Currently, there are no vaccines available for human mycoses, and there is an urgent need to develop measures of prophylactic immunointervention against fungal pathogens. This is especially important if one considers a mass prophylactic treatment for immunocompromised human hosts. On the one hand, vaccines containing a live, replicating organism are associated with an inherent risk of infection, even when the vaccine strain is attenuated or exhibits low virulence. On the other hand, although subunit vaccines are safer, the cost and labor involved in the purification process of proteins or immunogenic carbohydrates represent a hindrance to the development of such vaccines. The concept of using inactivated C. albicans as a component of a potential anti-Candida vaccine is attractive because of its safety and the ease and low cost associated with the preparation of large numbers of cells of the inactivated yeast.

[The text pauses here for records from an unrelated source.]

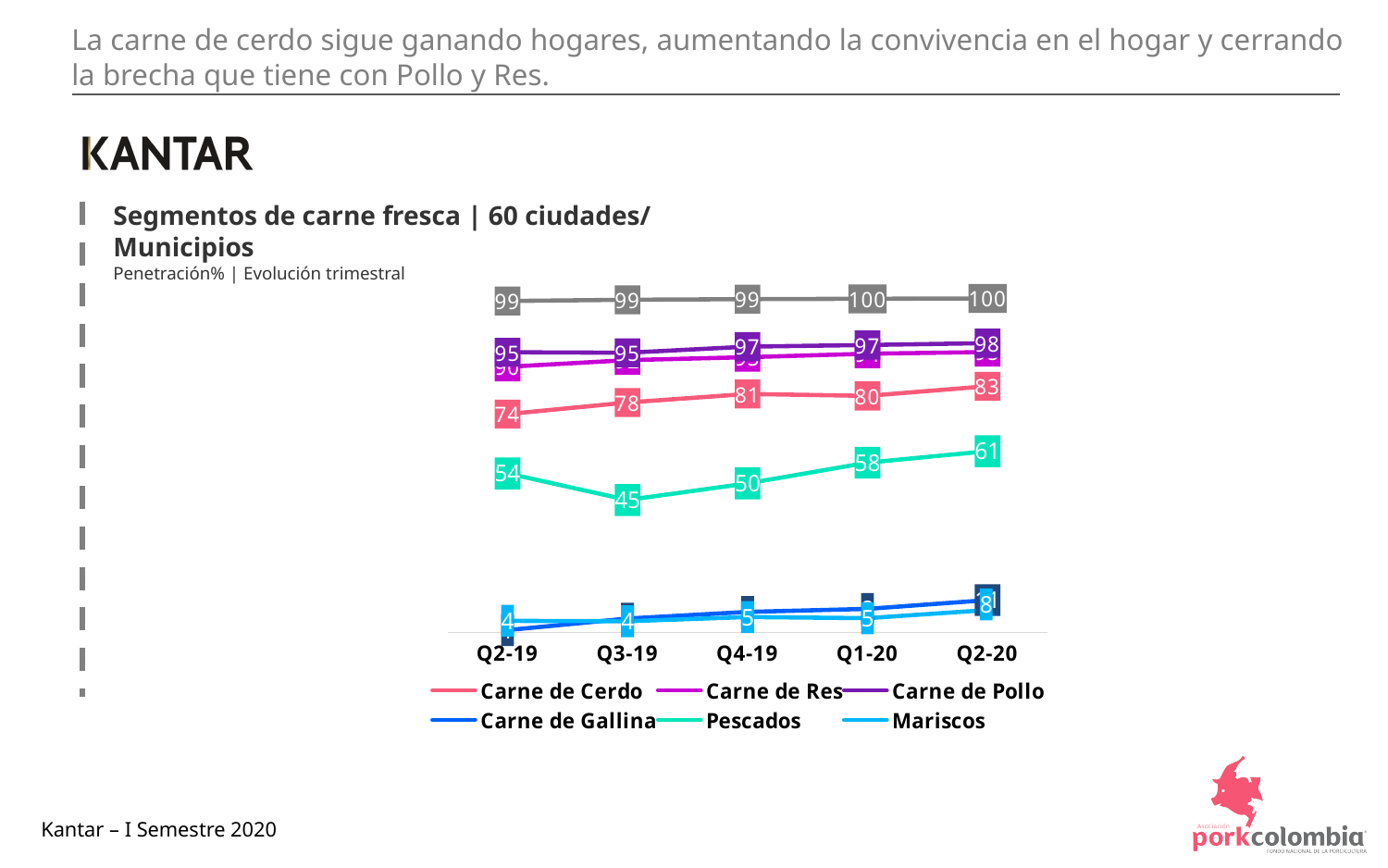
Does the value for Carne de Cerdo generally rise or fall from Q2-19 to Q2-20? Rise What is the value for Carne de Cerdo in Q2-20? 83 What is the value for Carne de Pollo in Q2-20? 98 How many quarters are shown on the x axis? 5 By how much did the value for Carne de Cerdo increase from Q2-19 to Q2-20? 9 What kind of chart is shown on the slide? Line chart What is the value for Pescados in Q3-19? 45 What is the value for Pescados in Q2-20? 61 In which quarter is the value for Carne de Cerdo highest? Q2-20 In which quarter is the value for Pescados lowest? Q3-19 Which is larger in Q1-20, the value for Carne de Cerdo or the value for Pescados? Carne de Cerdo How many series does the legend list? 6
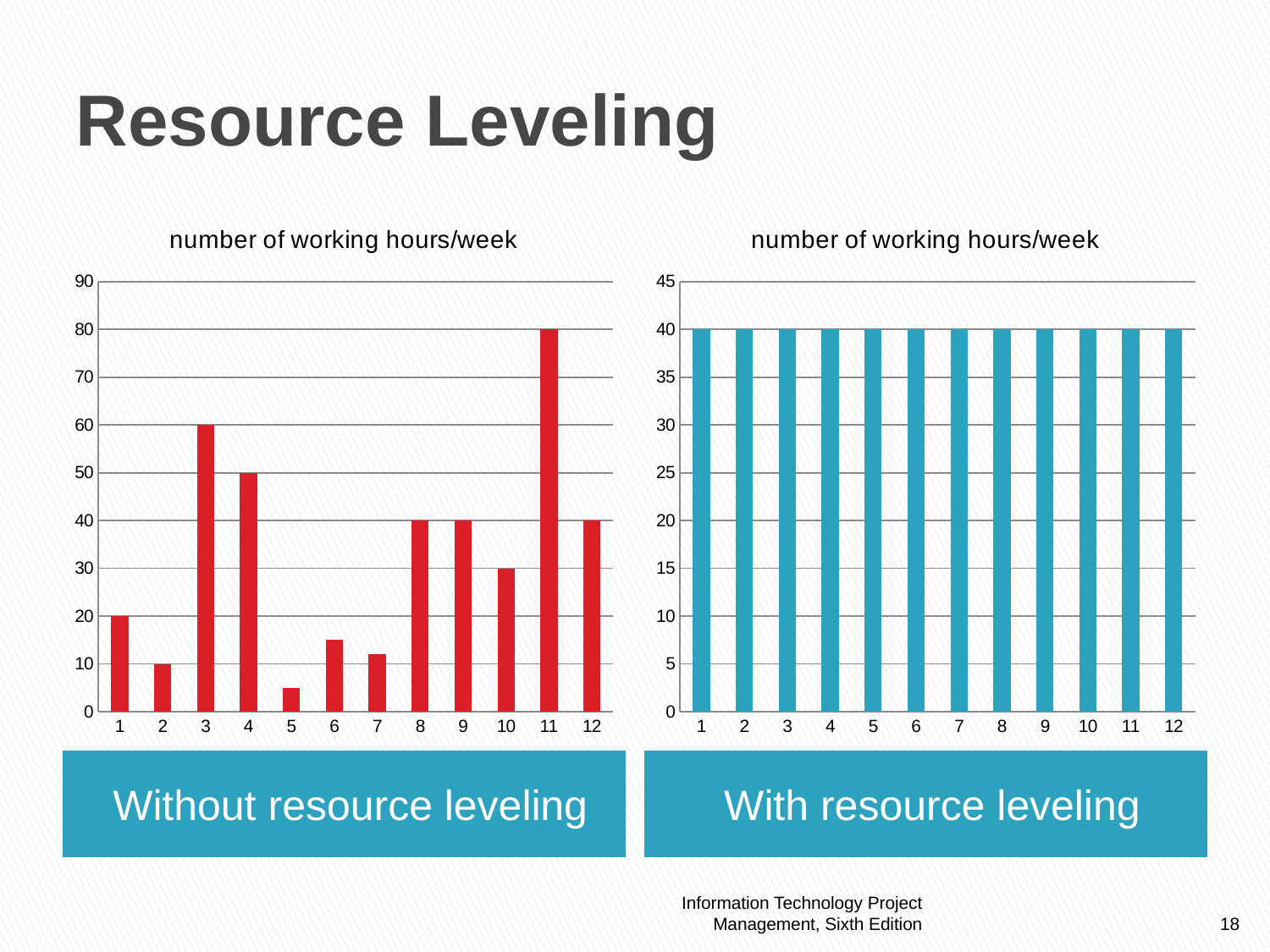
What type of chart is used in the right chart (With resource leveling)? Bar chart In the left chart (Without resource leveling), which week has more working hours, week 4 or week 10? Week 4 In the left chart (Without resource leveling), which week has the lowest number of working hours? 5 In the left chart (Without resource leveling), what is the number of working hours in week 11? 80 In the right chart (With resource leveling), do the values rise, fall, or stay constant across the weeks? Stay constant In the right chart (With resource leveling), what is the number of working hours in week 1? 40 How many weeks are shown on the x axis of the left chart (Without resource leveling)? 12 What is the title shown above each of the two charts? number of working hours/week In the left chart (Without resource leveling), what is the difference between the working hours in week 11 and week 3? 20 In the left chart (Without resource leveling), which week has the highest number of working hours? 11 In the left chart (Without resource leveling), is the value for week 6 greater or less than 20? less In the left chart (Without resource leveling), what is the number of working hours in week 3? 60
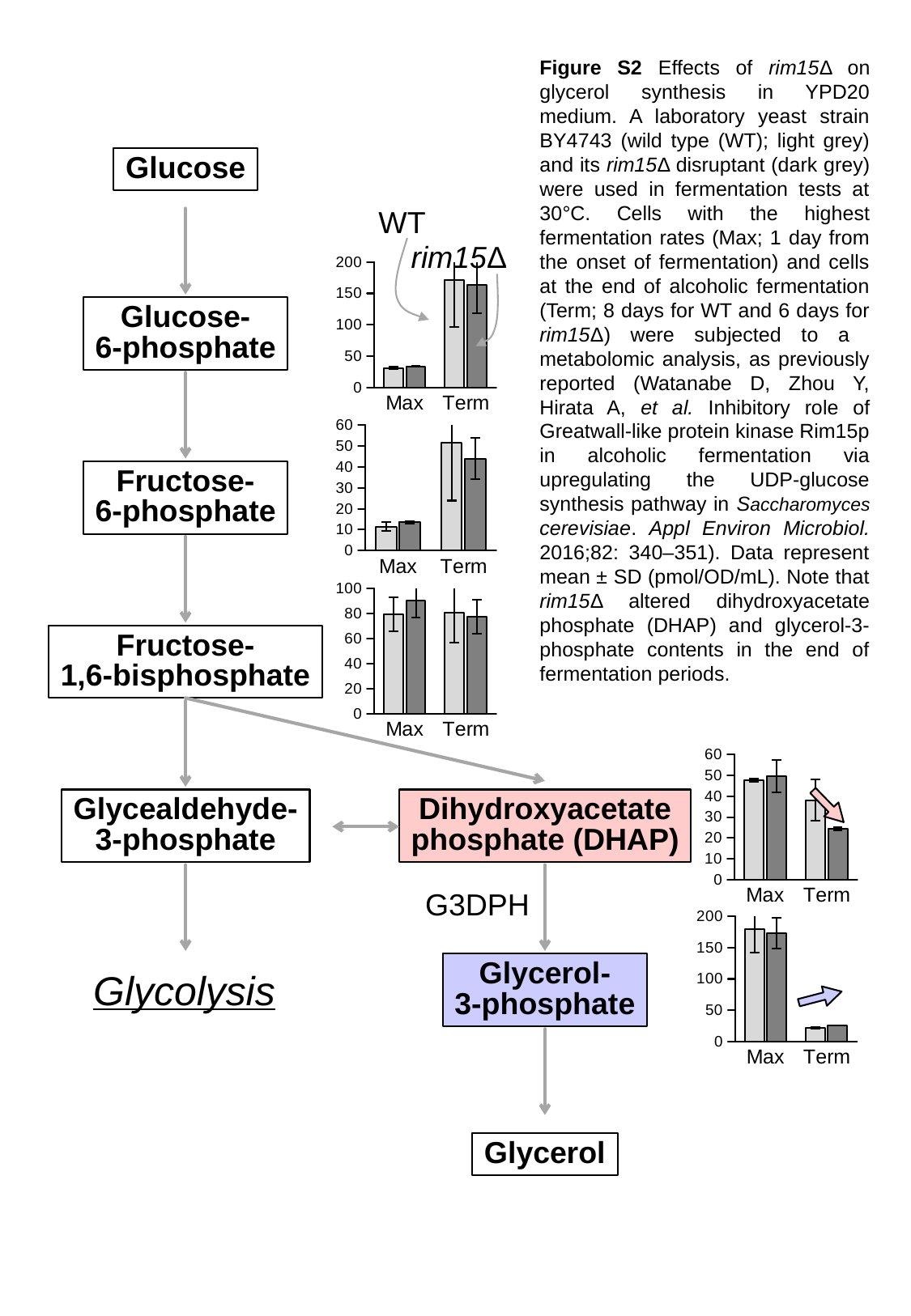
In the chart next to the Dihydroxyacetate phosphate (DHAP) box, which is larger at Term, the WT bar or the rim15Δ bar? WT In the chart next to the Fructose-1,6-bisphosphate box, is the rim15Δ value for Max greater or less than 60? greater How many categories are on the x axis of the chart next to the Glycerol-3-phosphate box? 2 What kind of chart is shown next to the Glucose-6-phosphate box? bar chart In the chart next to the Glycerol-3-phosphate box, do the values rise or fall from Max to Term? fall In the chart next to the Dihydroxyacetate phosphate (DHAP) box, is the rim15Δ value for Term greater or less than 30? less In the chart next to the Glucose-6-phosphate box, is the WT value for Term greater or less than 100? greater How many series are labelled in the chart next to the Glucose-6-phosphate box? 2 Which series is shown in dark grey in the bar charts? rim15Δ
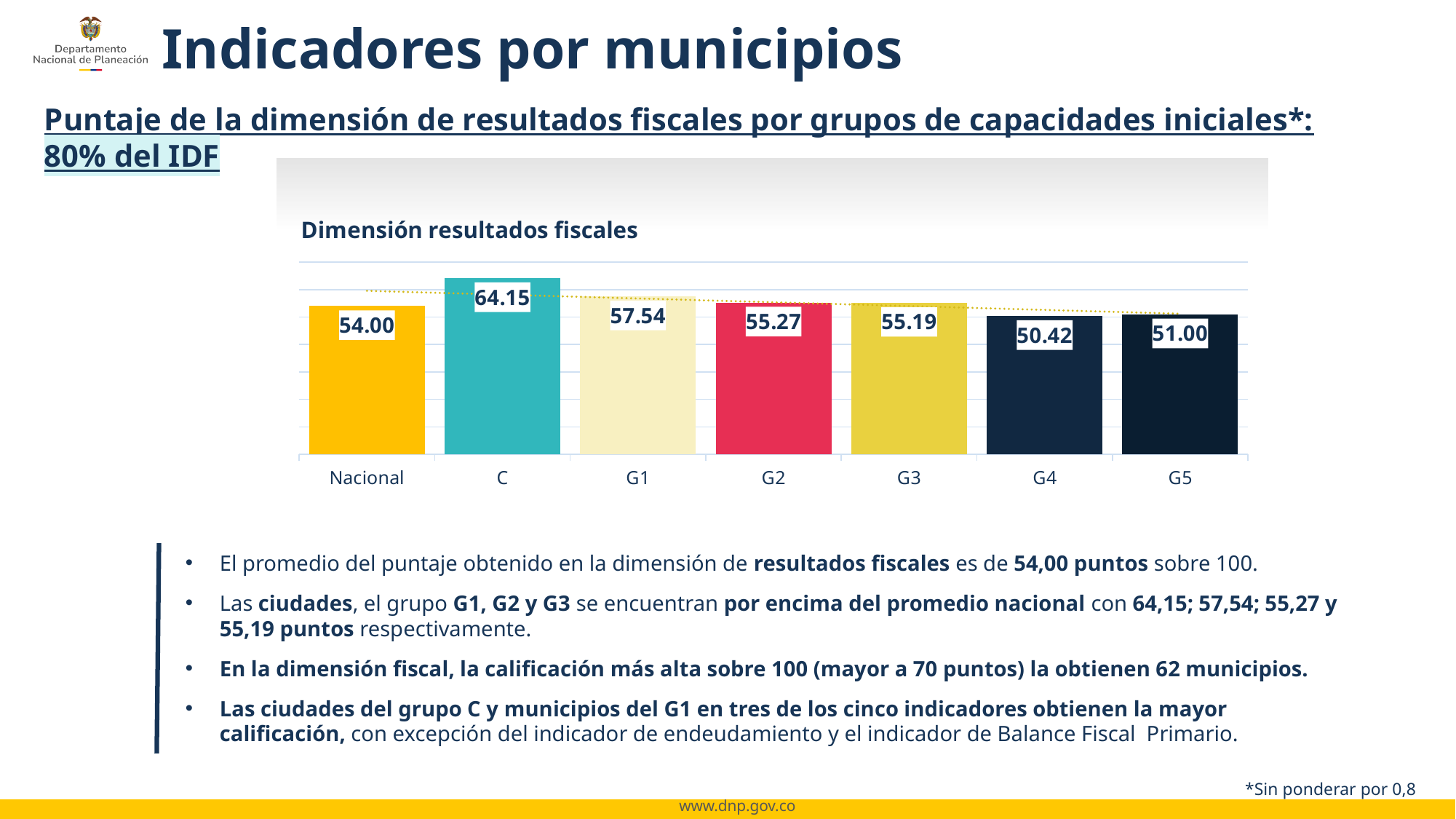
Which category has the lowest value in the chart? G4 What is the value for Nacional in the chart? 54.00 What is the value for G1 in the 'Dimensión resultados fiscales' chart? 57.54 What colour is the bar for G2? Red Which category has the highest value in the chart? C Which is larger, the value for G1 or the value for G5? G1 What is the value for G4 in the chart? 50.42 What kind of chart is shown on the slide? Bar chart How many categories are shown on the x axis of the chart? 7 What is the difference between the values for C and Nacional? 10.15 What is the difference between the values for G2 and G3? 0.08 What is the title of the chart? Dimensión resultados fiscales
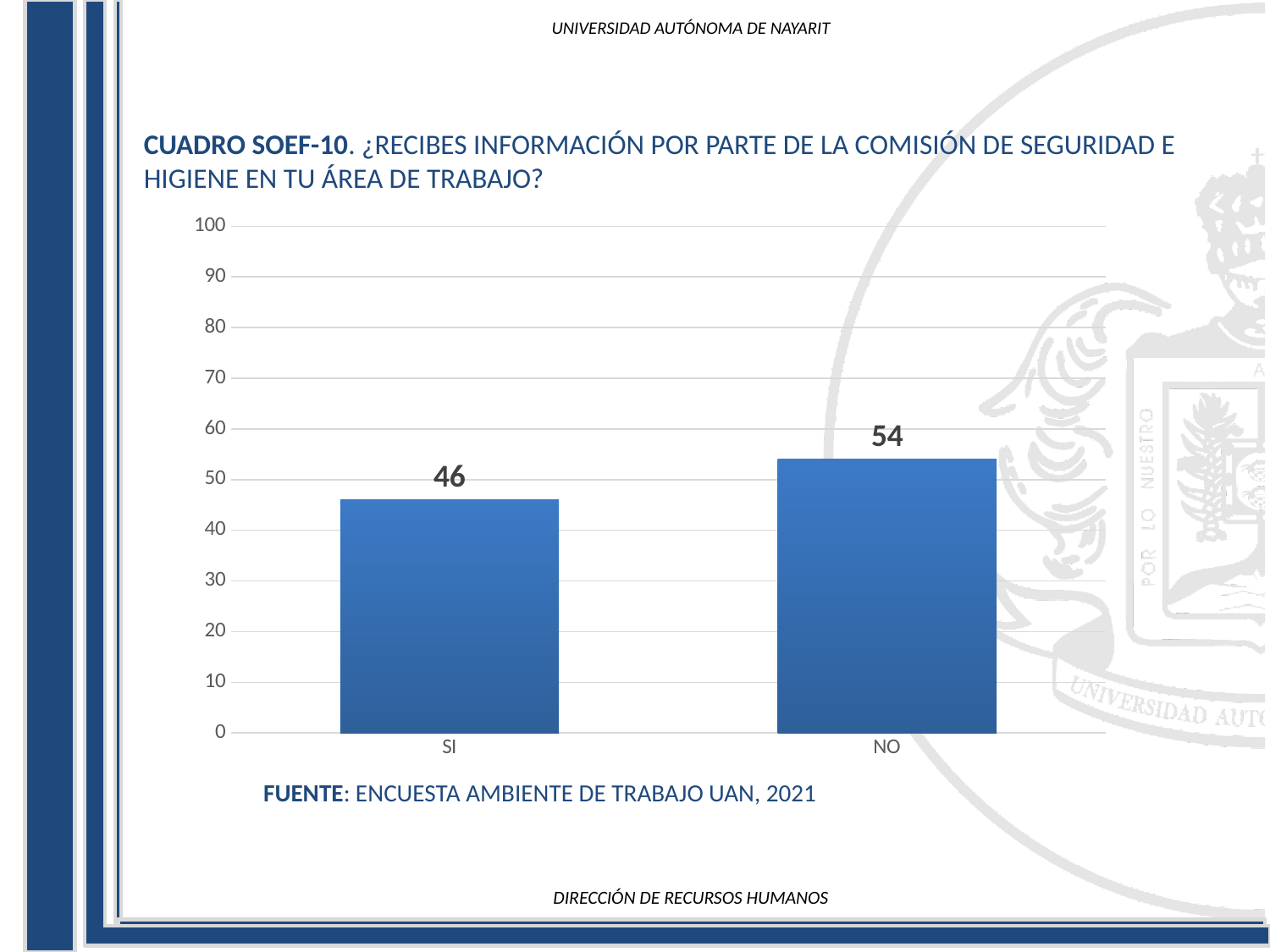
What is the value for SI? 46 Is the value for NO greater or less than 50? greater What is the value for NO? 54 What is the total of the two bars? 100 What kind of chart is shown on the slide? bar chart Is the value for SI greater or less than 50? less What is the source cited below the chart? ENCUESTA AMBIENTE DE TRABAJO UAN, 2021 Which is larger, the value for SI or the value for NO? NO Which category has the lowest value? SI Which category has the highest value? NO How many categories are shown on the x axis? 2 What is the difference between the values for NO and SI? 8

In future studies, we intend to determine if the protection conferred by this vaccine can be passively transferred to naive and immunocompromised mice and whether immunological protection supersedes the induction of immunosuppression in experimental animals. Concomitantly, our studies will determine if protection can be achieved in animals that are colonized with Candida prior to vaccination and if cross-protection against other Candida species can be achieved by using this mucosal immunization strategy. With the information obtained in the proposed studies, future vaccine strategies can be designed by using similar vaccination procedures for a variety of fungal pathogens. These are important issues because they take us beyond the phenomenological observations of "enhanced immunity" to a clearer understanding of the mechanisms of protection against Candida and the practical implications of the development of antifungal vaccines.